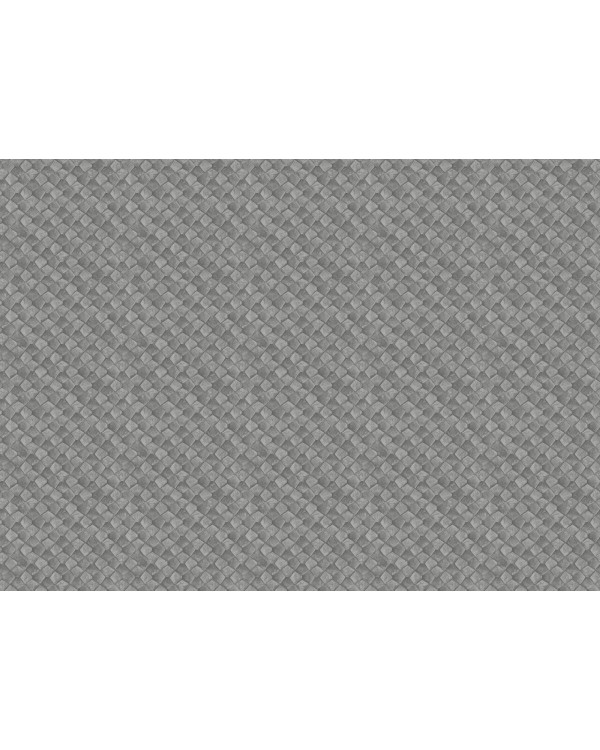 34908 Обои Marburg (Eclectic) (1*6) 10,05x0,70 винил на флизелине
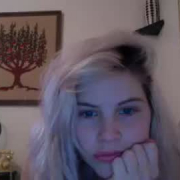 bunnibby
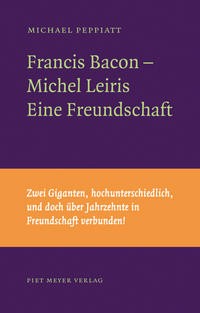 Francis bacon michel - bacon,
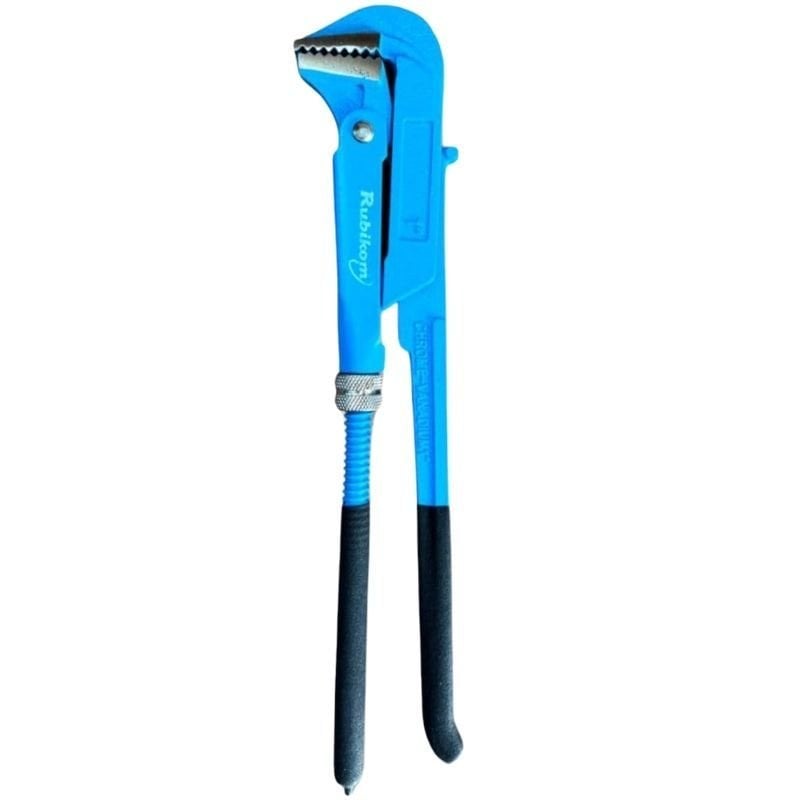 1.5'' Maşalı Boru Anahtarı RBK15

Assignment — A word-for-word copy of the data, without its pictures, is what is needed.

Response area —
 34908 Обои Marburg (Eclectic) (1*6) 10,05x0,70 винил на флизелине
 bunnibby
 Francis bacon michel - bacon,
 1.5'' Maşalı Boru Anahtarı RBK15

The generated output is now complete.